DAKAR, ville de surenchères : radioscopie d’une macrocéphalie urbaine.

Alors, dans son roman « Le Ventre de Paris », publié en 1873,l’écrivain Émile Zola, peint avec un style réaliste mélangeant des formes et couleurs à la fois étonnants et attirants, le tableau d’une ville, symbole de la modernité comme l’organe central du corps social, lieu où s’aiguisent tous les appétits- appétits de nourriture, bien sûr, mais aussi de jouissance sexuelle, du goût immodéré de l’argent, du luxe et de la luxure, et appétit brûlant et dévastateur du pouvoir.

Voilà l’instrument à peine métaphorisé de l’asservissement des hommes et de leur destruction par dégustation, dévoration et digestion voraces de n’importe quoi par n’importe qui. L’œuvre foncièrement teintée d’un réalisme éclatant et pointu, est l’illustration romancée de la fameuse conception socio-anthropologique d’une humanité gouvernée par ses instincts, toujours en proie à l’éternelle lutte darwinienne pour la survie grâce à cette triptyque: l’argent, le sexe et le pouvoir.





Alors, est toujours pris d’assaut avec une effervescence inouïe, tout lieu qui concentre en son sein ces trois vices que les grandes illusions modernes nous présentent comme des vertus. Et, autant qu’ils élèvent l’homme au pinacle d’une vie matérielle qui n’est que mirage, connerie et mensonge,ils sont, tout de même capables de contribuer à sa dégringolade sociale, sa décadence morale et sa décheance spirituelle. Une vraie destruction de notre être moral et social, subrepticement moulée dans la matrice urbaine.  » La ville nous attire et nous détruit », disait Éza Boto, dans « Ville cruelle « . Et le prêtre Gabriel Marcel de dire: »À l’accroissement de la puissance matérielle correspond la diminution de notre être et de notre foi ». Donc la ville s’érige-elle en haut lieu de débauche, de corruption et de conquête sans répit.?

Or, dans une perspective analogique, la ville de Dakar, Capitale à la fois économique et politique du Sénégal, porte d’entrée et de sortie de l’Afrique, ouverte aux cinq continents du monde, occupant, pourtant 0,28% du territoire national et concentrant paradoxalement près de 4millions des 17 millions d’habitants de ce pays (soit un pourcentage de plus de 23% de la population nationale), n’apparaît-elle pas comme une plaque tournante de toutes formes d’enchères et de surenchères? Enchères politiques , enchères économiques et financières, enchères diplomatiques, enchères alimentaires et même des plaisirs. Pour cela, vide- elle pour autant le reste du pays , autant qu’elle polarise la sous- région?

Alors, le morcellement politico-administratif dont ce joyau urbain fait l’objet faisant ainsi les choux gras de la presse obéit surtout à des desiderata électoralistes du régime en place plutôt qu’à des orientations stratégiques de bonne gouvernance territoriale.

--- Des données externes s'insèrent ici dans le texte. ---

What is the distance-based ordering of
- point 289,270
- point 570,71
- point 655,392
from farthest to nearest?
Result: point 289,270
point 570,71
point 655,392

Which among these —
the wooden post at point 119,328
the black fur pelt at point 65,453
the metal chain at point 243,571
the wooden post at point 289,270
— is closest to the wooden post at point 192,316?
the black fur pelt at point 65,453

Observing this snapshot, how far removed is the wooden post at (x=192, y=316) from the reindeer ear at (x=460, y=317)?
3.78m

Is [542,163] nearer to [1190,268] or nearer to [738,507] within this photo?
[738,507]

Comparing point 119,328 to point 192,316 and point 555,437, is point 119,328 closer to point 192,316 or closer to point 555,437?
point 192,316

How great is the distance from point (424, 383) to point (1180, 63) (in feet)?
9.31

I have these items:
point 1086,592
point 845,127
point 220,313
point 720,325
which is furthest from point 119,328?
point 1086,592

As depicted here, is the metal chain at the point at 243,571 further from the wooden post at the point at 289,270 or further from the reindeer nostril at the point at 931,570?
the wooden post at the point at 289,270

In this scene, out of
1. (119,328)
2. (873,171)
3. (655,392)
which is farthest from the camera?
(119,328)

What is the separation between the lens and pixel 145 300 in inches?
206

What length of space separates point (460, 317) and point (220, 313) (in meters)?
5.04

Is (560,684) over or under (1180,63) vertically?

Et le carnage foncier dont les braconniers de la terre font de son riche littoral est une preuve malheureusement vivante de sa valeur en espèces et de la convoitise dont ce patrimoine national fait l’objet. Offert aux plus offrants compte non de la nécessité du principe juridique relatif à sa préservation- cusus solis, cusus singus- pour les futures générations, ce littoral dakarois est devenu un enjeu économique assez important autant qu’il est un défi écologique non négligeable.

L’exercice du pouvoir y est alors de rudes épreuves. C’est ainsi que la place de la nation devient le symbole des luttes politiques entre pouvoir et opposition. Aussi, la circulation monétaire y est affluente autant que la débauche sexuelle y fleurit. Alors, affairistes, entrepreneurs, commerçants et même charlatans se livrent tous les jours à la quête de pitance souvent sans aucune probité morale pendant que les personnes dilettantes addicts de plaisirs s’adonnent goulûment à la fainéantise heureuse. Les « dakar by night » , « dakar ne dort pas », les « gay pride » et autres en sont illustratifs.

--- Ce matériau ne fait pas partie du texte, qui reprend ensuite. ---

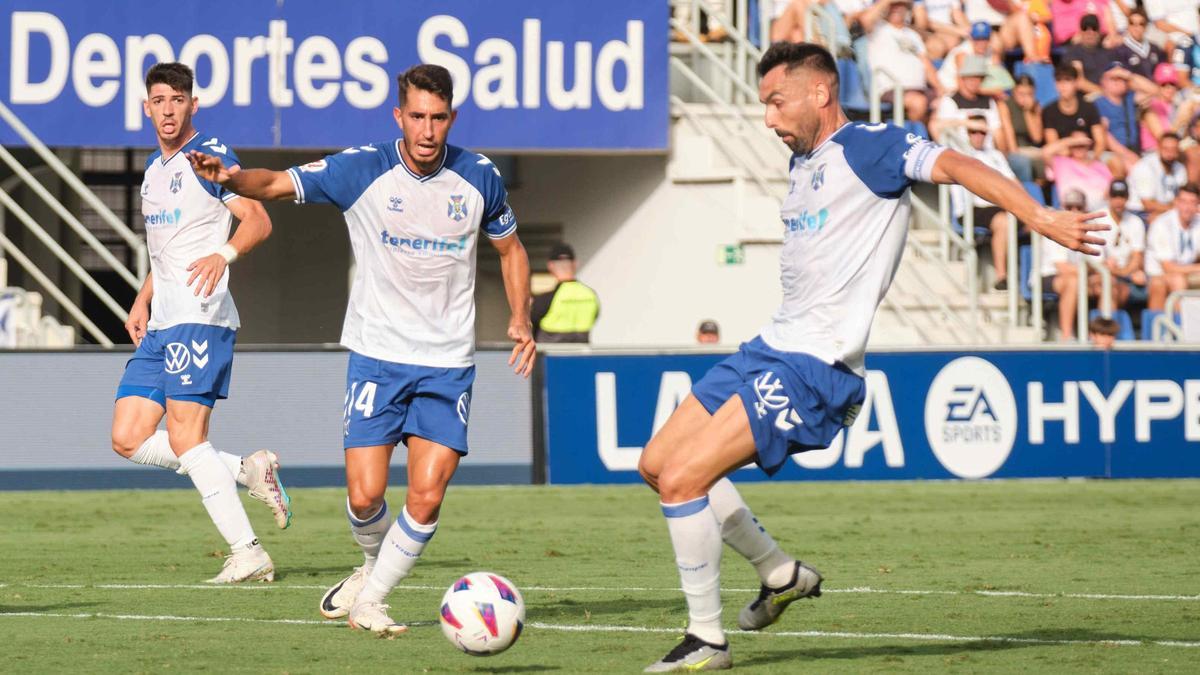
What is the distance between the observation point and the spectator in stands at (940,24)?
22375 mm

Or, si notre existence ne se résume qu’en ces trois: pouvoir, argent et sexe, nous ne sommes que des animaux supérieurs pour paraphraser Léopold Sedar Senghor, auteur de « Les libertés ».

Alors, Honoré de Balzac avait donc raison de croire que dans une société moderne et urbaine où ne règnent que le goût du luxe, l’appât du gain et la conquête effrénée du pouvoir, toutes les mœurs seront corrompues.
Hélas ! Dans cette perspective, l’envie, le désir et la haine risqueront de fondre en nous toute humanité, brûler en nous tout amour, détruire en tout élan de volonté, d’abnégation et de passion, et d’écraser en nous tout esprit de solidarité et de partage. Apparaîtra ainsi la zombification urbaine et sociale de notre communauté.

Mansour Shamsdine Mbow, Professeur de Lettres et Chroniqueur.